Work item
An exact copy of the lines, starting at the top of the listing and ending with the line that has "common name: large-antlered muntjac", is the required answer. Pictures are not part of it.

Given data
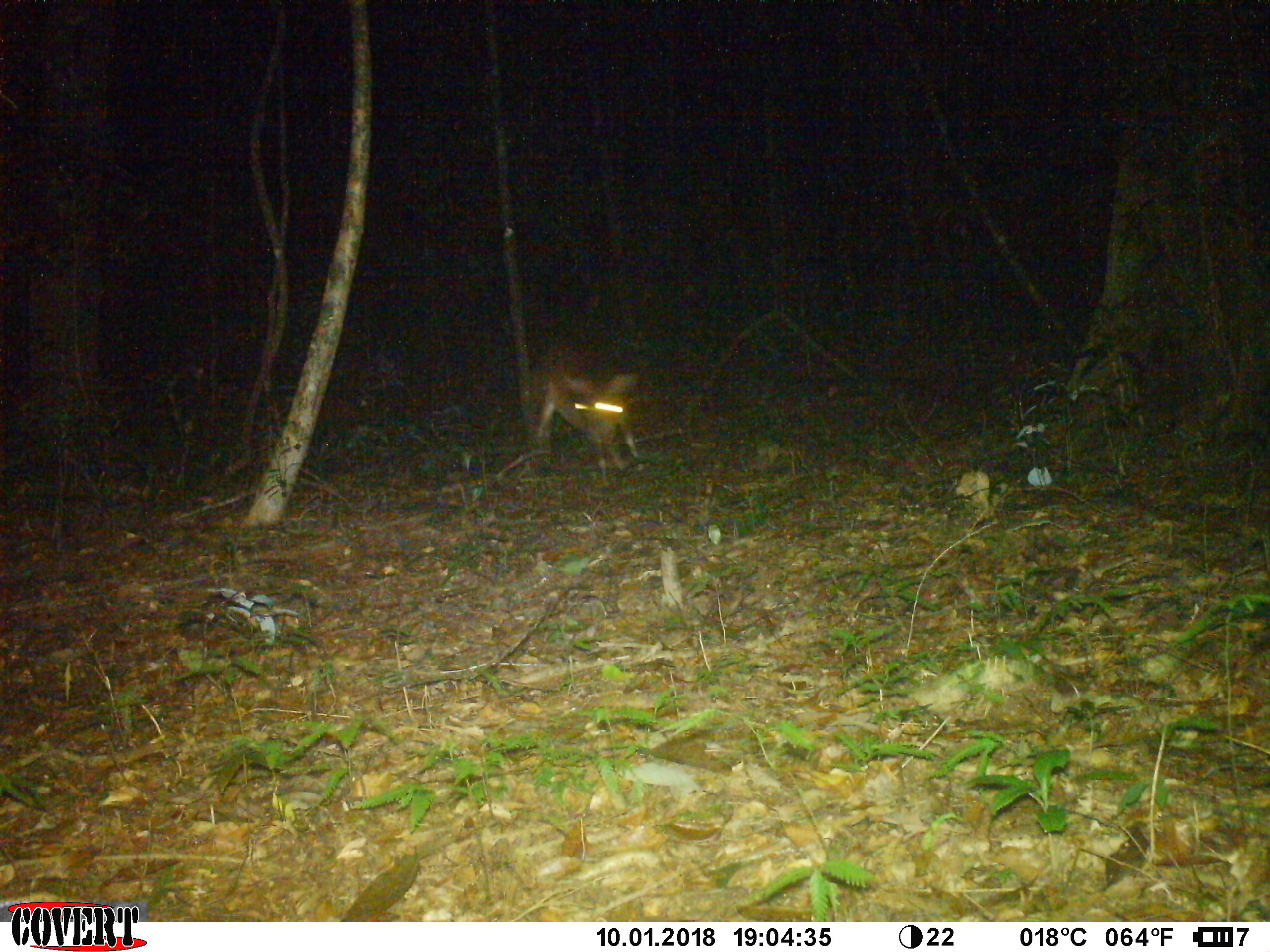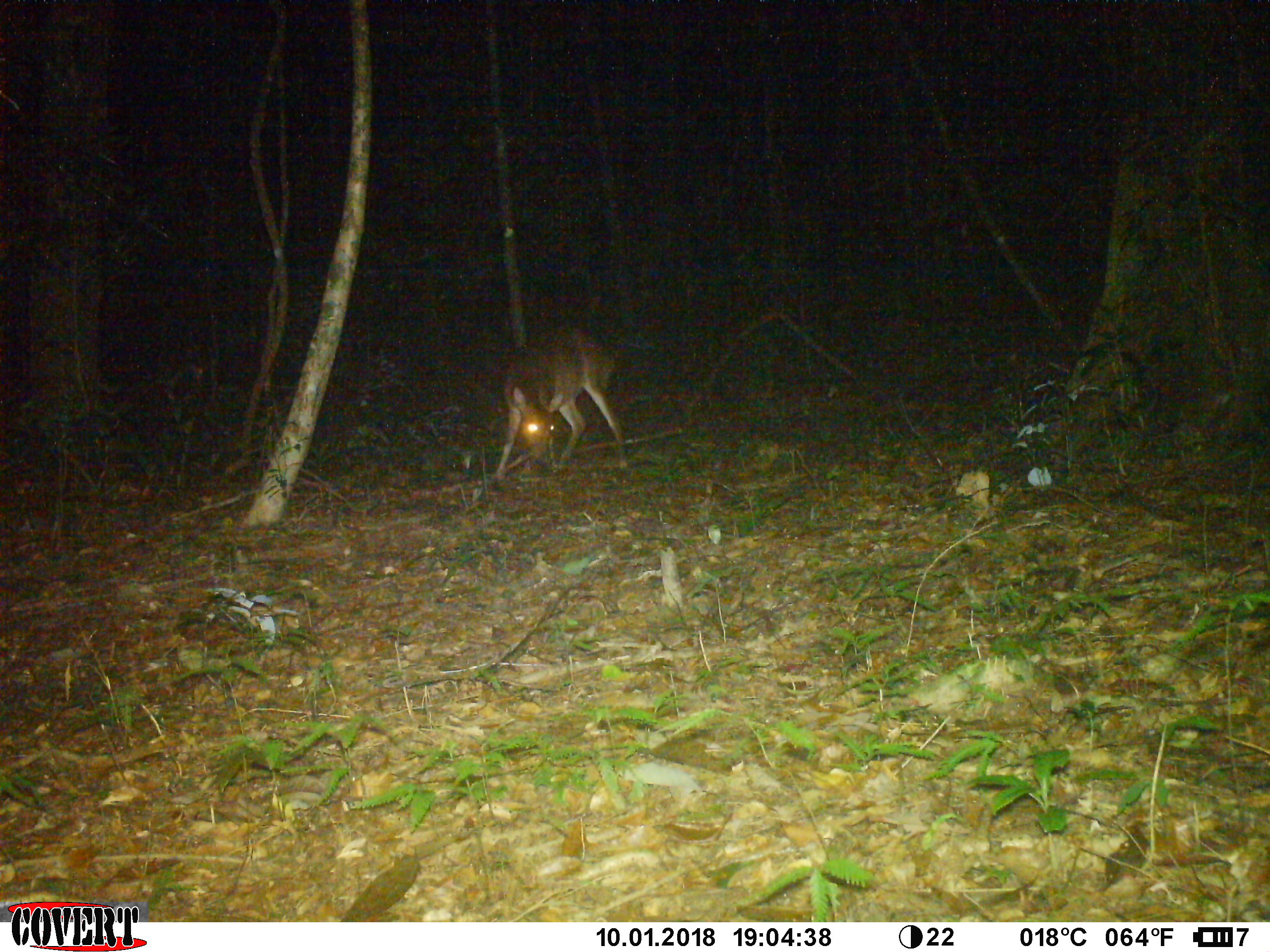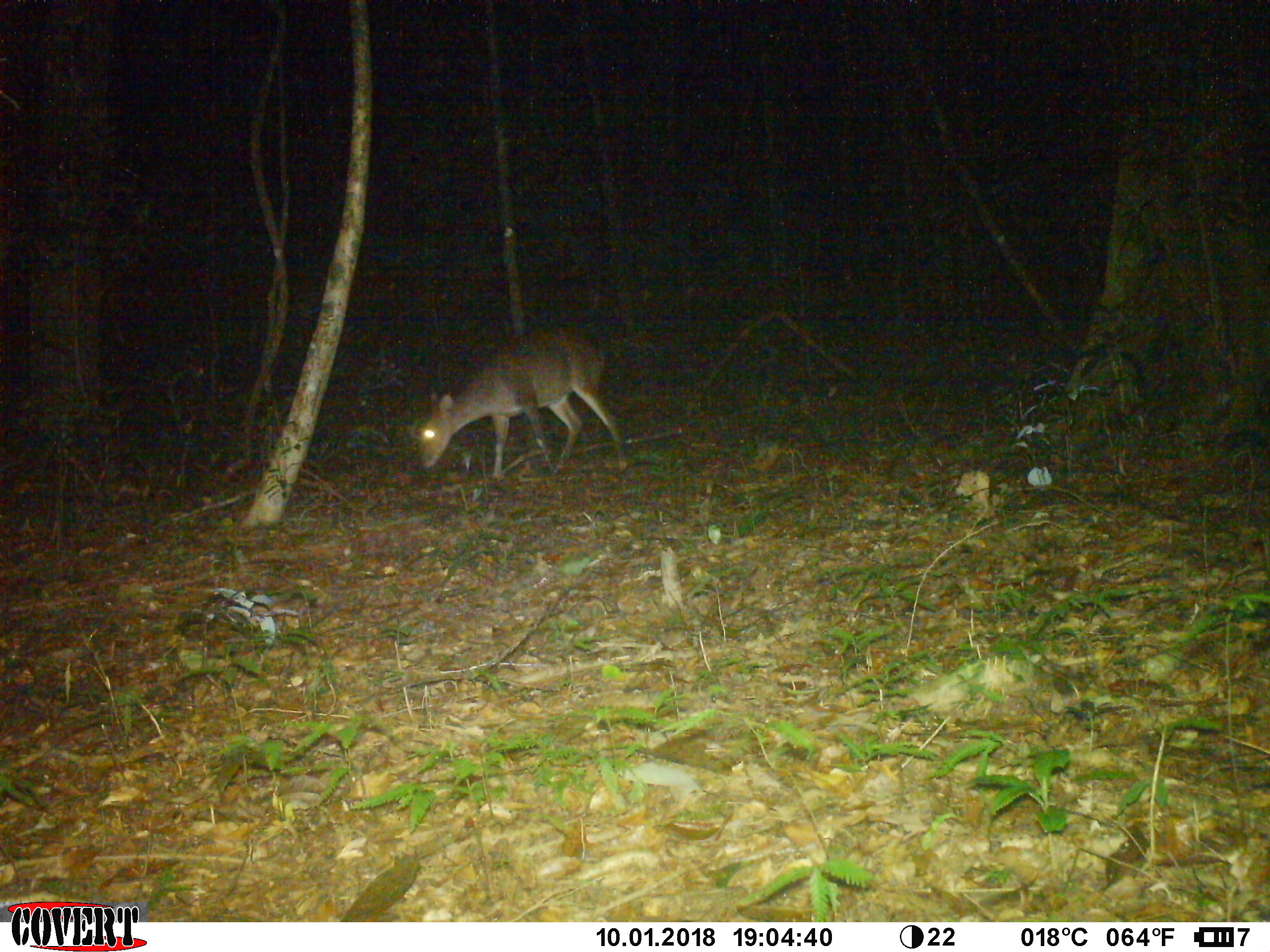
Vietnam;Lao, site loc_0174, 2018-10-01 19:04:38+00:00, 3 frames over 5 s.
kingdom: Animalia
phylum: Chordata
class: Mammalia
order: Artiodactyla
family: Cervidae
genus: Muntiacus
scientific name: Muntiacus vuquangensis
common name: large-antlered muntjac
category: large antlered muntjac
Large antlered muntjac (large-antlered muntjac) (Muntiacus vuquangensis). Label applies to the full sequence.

Answer to this problem
Vietnam;Lao, site loc_0174, 2018-10-01 19:04:38+00:00, 3 frames over 5 s.
kingdom: Animalia
phylum: Chordata
class: Mammalia
order: Artiodactyla
family: Cervidae
genus: Muntiacus
scientific name: Muntiacus vuquangensis
common name: large-antlered muntjac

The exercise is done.